- ZU LÖSENDE AUFGABEN:
**A)** Führe alle Folgerungen auf, die der Textauszug über Hegel und die Politik aus der Annahme ableitet, alles Wirkliche sei vernünftig.
**B)** Erkläre anhand des Textauszugs über Hegel und die Politik, warum der Politiker unter der genannten Voraussetzung aufhört, „Politiker“ im üblichen Sinn zu sein.
**C)** Führe den Textauszug über Hegel und die Politik im Anschluss an seinen letzten Satz weiter.

- TEXTAUSZUG:
────────────────

Ja, wir können noch mehr sagen: Ist  alles  Wirkliche vernünftig, dann versteht man nicht, wozu es überhaupt so etwas wie Politik gibt, denn dann ist der wirkliche Staat immer absolut wertvoll und der Politiker darf nicht das geringste anders an ihm wünschen, als es ist. Damit aber hört er doch wohl auf, "Politiker" in der üblichen Bedeutung des Wortes zu sein. Jedenfalls ist von wissenschaftlicher Politik unter einer solchen Voraussetzung keine Rede und es sieht in der Tat so aus, als lehne HEGEL eine philosophische Politik ausdrücklich ab, die irgendwie bessernd in das Staatsleben einzugreifen vermag.

────────────────

- ROHMATERIAL:
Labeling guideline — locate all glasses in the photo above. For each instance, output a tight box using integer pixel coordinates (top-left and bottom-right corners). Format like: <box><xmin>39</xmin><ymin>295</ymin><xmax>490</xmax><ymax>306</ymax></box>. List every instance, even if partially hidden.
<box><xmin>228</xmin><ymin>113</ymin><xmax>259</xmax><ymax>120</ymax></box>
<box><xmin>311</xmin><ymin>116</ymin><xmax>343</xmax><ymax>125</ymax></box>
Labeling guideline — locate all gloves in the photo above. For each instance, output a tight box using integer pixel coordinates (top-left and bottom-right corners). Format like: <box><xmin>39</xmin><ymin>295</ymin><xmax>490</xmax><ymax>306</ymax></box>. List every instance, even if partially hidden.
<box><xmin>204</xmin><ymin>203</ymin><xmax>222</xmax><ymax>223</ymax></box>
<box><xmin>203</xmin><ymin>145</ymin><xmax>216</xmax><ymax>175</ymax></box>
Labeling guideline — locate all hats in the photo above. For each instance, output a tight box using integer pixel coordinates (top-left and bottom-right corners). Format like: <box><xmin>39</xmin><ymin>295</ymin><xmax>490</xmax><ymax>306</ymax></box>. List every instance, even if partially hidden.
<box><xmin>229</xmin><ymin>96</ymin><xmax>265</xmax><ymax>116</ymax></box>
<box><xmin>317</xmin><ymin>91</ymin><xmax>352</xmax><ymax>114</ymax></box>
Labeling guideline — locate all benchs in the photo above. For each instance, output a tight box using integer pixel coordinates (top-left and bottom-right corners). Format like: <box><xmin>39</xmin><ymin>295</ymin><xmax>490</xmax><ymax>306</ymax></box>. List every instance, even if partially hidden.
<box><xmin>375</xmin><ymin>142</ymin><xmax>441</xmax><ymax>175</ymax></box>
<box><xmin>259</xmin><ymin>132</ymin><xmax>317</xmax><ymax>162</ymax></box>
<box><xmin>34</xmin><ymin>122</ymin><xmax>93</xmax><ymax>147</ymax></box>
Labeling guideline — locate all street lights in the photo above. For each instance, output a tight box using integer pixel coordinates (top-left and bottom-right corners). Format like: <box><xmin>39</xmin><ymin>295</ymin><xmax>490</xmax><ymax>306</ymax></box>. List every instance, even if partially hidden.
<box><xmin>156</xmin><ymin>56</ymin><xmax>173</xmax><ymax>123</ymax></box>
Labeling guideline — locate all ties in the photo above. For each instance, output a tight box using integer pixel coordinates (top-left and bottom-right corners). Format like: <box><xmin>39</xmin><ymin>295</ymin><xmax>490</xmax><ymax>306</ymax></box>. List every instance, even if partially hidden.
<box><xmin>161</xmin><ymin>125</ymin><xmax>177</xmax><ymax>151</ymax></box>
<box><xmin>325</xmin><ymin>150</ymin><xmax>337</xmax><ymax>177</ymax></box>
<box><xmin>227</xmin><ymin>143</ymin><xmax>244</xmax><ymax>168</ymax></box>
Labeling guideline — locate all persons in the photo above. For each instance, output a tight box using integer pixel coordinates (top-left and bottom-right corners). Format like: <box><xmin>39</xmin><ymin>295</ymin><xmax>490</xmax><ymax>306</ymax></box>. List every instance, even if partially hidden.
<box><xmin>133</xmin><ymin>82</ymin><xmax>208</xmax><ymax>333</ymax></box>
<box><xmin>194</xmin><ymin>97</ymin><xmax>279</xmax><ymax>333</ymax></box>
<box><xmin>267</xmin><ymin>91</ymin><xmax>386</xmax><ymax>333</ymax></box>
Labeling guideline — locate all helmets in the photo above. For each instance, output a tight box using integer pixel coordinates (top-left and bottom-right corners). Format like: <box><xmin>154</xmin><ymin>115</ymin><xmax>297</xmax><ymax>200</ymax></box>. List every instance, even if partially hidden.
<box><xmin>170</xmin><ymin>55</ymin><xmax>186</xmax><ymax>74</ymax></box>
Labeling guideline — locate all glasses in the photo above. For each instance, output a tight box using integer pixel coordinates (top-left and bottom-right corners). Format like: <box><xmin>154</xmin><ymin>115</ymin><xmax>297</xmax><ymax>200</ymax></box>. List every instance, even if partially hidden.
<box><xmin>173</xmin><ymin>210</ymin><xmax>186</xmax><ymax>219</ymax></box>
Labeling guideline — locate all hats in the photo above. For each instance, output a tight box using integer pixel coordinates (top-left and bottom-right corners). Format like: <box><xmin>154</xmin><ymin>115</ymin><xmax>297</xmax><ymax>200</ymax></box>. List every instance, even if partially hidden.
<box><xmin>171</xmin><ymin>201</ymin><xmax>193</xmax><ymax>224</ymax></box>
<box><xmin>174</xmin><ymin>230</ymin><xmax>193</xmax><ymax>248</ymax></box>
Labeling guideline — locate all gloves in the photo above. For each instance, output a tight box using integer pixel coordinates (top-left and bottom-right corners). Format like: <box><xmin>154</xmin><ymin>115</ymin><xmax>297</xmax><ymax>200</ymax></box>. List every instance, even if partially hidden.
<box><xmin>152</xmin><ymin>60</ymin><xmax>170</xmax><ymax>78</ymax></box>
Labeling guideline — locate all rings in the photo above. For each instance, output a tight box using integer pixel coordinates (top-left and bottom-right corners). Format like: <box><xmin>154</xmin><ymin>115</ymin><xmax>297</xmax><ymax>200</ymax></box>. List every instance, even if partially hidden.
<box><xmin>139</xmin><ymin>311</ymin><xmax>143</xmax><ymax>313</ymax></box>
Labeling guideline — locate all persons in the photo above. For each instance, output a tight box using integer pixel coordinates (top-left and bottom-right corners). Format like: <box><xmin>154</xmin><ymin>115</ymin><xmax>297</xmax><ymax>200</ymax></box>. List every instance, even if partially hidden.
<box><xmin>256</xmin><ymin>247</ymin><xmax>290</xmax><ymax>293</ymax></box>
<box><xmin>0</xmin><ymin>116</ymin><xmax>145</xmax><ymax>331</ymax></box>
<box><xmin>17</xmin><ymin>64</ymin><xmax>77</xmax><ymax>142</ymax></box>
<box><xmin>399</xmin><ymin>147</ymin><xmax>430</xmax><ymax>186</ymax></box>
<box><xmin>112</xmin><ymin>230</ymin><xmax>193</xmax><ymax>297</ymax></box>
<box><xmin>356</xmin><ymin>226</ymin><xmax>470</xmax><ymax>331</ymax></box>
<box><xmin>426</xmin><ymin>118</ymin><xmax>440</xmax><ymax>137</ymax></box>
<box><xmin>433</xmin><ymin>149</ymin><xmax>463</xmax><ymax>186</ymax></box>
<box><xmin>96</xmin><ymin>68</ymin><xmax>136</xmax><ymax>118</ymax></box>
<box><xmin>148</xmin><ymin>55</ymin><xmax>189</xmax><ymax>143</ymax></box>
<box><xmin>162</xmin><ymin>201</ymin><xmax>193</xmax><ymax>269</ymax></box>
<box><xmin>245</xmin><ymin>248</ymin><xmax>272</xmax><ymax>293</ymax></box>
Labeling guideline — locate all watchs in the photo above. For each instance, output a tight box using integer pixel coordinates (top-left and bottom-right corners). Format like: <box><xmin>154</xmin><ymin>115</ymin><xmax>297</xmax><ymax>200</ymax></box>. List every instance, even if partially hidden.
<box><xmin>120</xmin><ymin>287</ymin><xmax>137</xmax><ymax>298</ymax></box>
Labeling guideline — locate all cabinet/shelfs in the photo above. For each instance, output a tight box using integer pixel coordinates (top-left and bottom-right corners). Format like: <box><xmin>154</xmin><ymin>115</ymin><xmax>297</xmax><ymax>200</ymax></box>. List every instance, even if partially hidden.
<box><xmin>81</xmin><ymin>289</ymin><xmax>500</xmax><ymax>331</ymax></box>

────────────────

- ANTWORTEN JE AUFGABE:
**A)**
- Man versteht nicht, wozu es überhaupt so etwas wie Politik gibt.
- Der wirkliche Staat ist immer absolut wertvoll.
- Der Politiker darf nicht das Geringste anders am Staat wünschen, als er ist.
- Der Politiker hört damit auf, „Politiker“ in der üblichen Bedeutung des Wortes zu sein.
- Von wissenschaftlicher Politik ist keine Rede.

**B)** Ist alles Wirkliche vernünftig, dann ist der wirkliche Staat immer absolut wertvoll. Der Politiker darf deshalb nicht das Geringste an ihm anders wünschen, als es ist. Damit verliert er die Rolle, die das Wort „Politiker“ üblicherweise bezeichnet.

**C)**
Zum Belehren wie die Welt sein solle, meinte er nämlich, kommt die Philosophie immer zu spät. Als der Gedanke der Welt erscheint sie erst in der Zeit, nachdem die Wirklichkeit ihren Bildungsprozeß vollendet und in sich fertig gemacht hat. Wie das gemeint ist, zeigen unzweideutig die darauffolgenden berühmten Worte: wenn die Philosophie ihr Grau in Grau malt, dann ist eine Gestalt des Lebens alt geworden und mit Grau und Grau läßt sich nicht verjüngen, sondern nur erkennen; die Eule der Minerva beginnt er mit der einbrechenden Dämmerung ihren Flug. Das ist, wie der Zusammenhang ergibt, vor allem politisch gemeint und daraus geht hervor, daß HEGEL nicht als politischer Reformator auftreten wollte. Jedes Sollen mußte er ablehnen. Vernünftiges Sollen konnte es für ihn nicht geben.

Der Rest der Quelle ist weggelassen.